Lena Gercke: "Stefan Raab ist backstage immer dabei"

redaktion@spot-on-news.de (dmr/spot)
Stefan Raab ist zurück, zumindest ein bisschen. Heute Abend feiert seine neue Show "Das Ding des Jahres" Premiere. Ob er auch vor der Kamera zu sehen sein wird, verrät Jurorin Lena Gercke im Interview.

Es ist soweit: "Das Ding des Jahres" startet im Doppelpack am Freitag und Samstag, 9. und 10. Februar 2018, um 20:15 Uhr bei ProSieben. Dahinter steckt kein Geringerer als Entertainer Stefan Raab (51), der die neue Show-Reihe produziert hat. In der Erfinder-Show konkurrieren insgesamt 40 Tüftler mit ihren Erfindungen um die Gunst des Publikums und einer Jury.

In der Jury sitzen Lena Gercke (29), Joko Winterscheidt (39) und REWE-Einkaufschef Hans-Jürgen Moog. Wie sehr sich Stefan Raab in seine neue Show miteingebracht hat, verrät Lena Gercke im Interview mit der Nachrichtenagentur spot on news und stellt gleichzeitig auch klar, dass die Sendung nichts mit der erfolgreichen Gründershow "Die Höhle der Löwen" gemeinsam hat.

Frau Gercke, wie haben Sie Stefan Raab bei "Das Ding des Jahres" erlebt?

Lena Gercke: Stefan tritt in der Show nicht vor die Kamera, sondern ist hinter den Kulissen mit dabei. Das erste Mal habe ich ihn bei "TV total" kennengelernt, bei "Das Ding des Jahres" konnte ich ihn aber besser kennenlernen. Er ist ein sehr netter und wissbegieriger Mensch, der bei allem dabei war und uns immer unterstützt.

Wie sehr hat er sich denn in die Show eingebracht?

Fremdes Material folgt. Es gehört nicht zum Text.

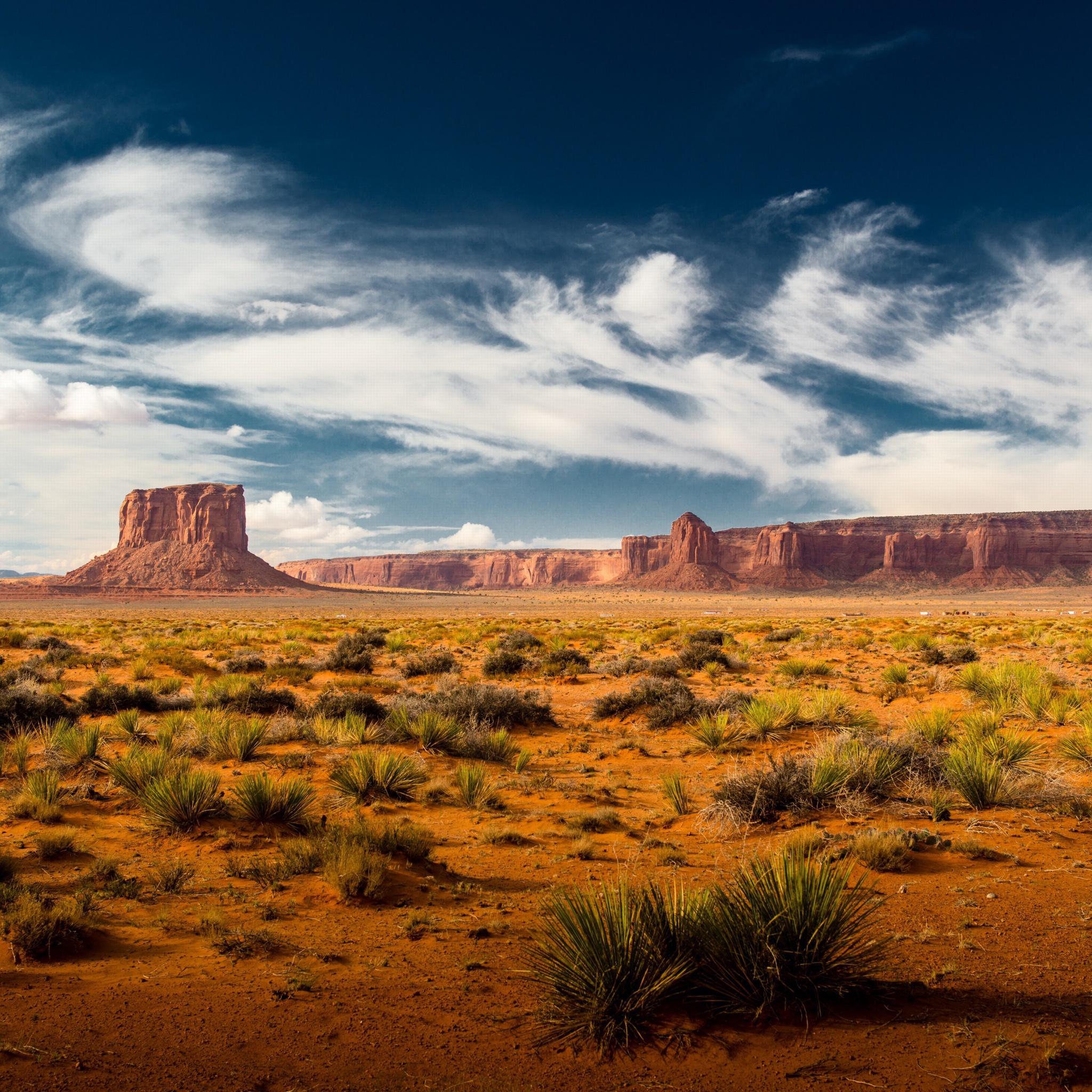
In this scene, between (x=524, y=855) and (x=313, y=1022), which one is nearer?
(x=313, y=1022)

Gercke: Er hat die Show erfunden und produziert sie mit - ist also auch immer backstage dabei. Er ist selbst großer Fan der Sendung und fand das alles sehr spannend. So kennt man ihn ja: Er ist sehr neugierig und probiert gerne Sachen aus - das weiß man aber nicht erst seit heute.

Wie war die Zusammenarbeit mit den anderen Juroren?

Gercke: Joko und ich kennen uns schon aus diversen anderen TV-Shows. Es ist immer lustig mit ihm, ich mag seinen Humor sehr. Er ist jemand, der viel mit Start-ups zu tun hat, kennt sich in dem Bereich also sehr gut aus. Hans-Jürgen Moog von REWE durfte ich neu kennenlernen und ich muss sagen, die Chemie zwischen uns stimmte sofort. Insgesamt sind wir ein gutes Dreiergespann, weil jeder von uns für etwas anderes steht und auch eine andere Zielgruppe anspricht. Ich spreche in dem Sinne zum Beispiel eher die Frauen an, Hans-Jürgen Moog hat die wirtschaftliche Seite im Blick. Er weiß zum Beispiel, ob ein Produkt auf dem Markt gut funktionieren würde, oder nicht.

Wie unterscheidet sich die Show von der erfolgreichen Gründershow "Die Höhle der Löwen"?

Gercke: Wenn ich ehrlich bin, finde ich nicht, dass die Show etwas mit "Die Höhle der Löwen" zu tun hat. Wir investieren nicht in Start-ups und treten als Jury auch nicht gegeneinander an. Bei uns geht es prinzipiell um die Erfindungen - von technischen bis hin zu ganz einfachen Dingen. Da stellt man sich als Zuschauer vielleicht die Frage: "Wieso bin ich noch nicht selbst auf diese Erfindung gekommen?"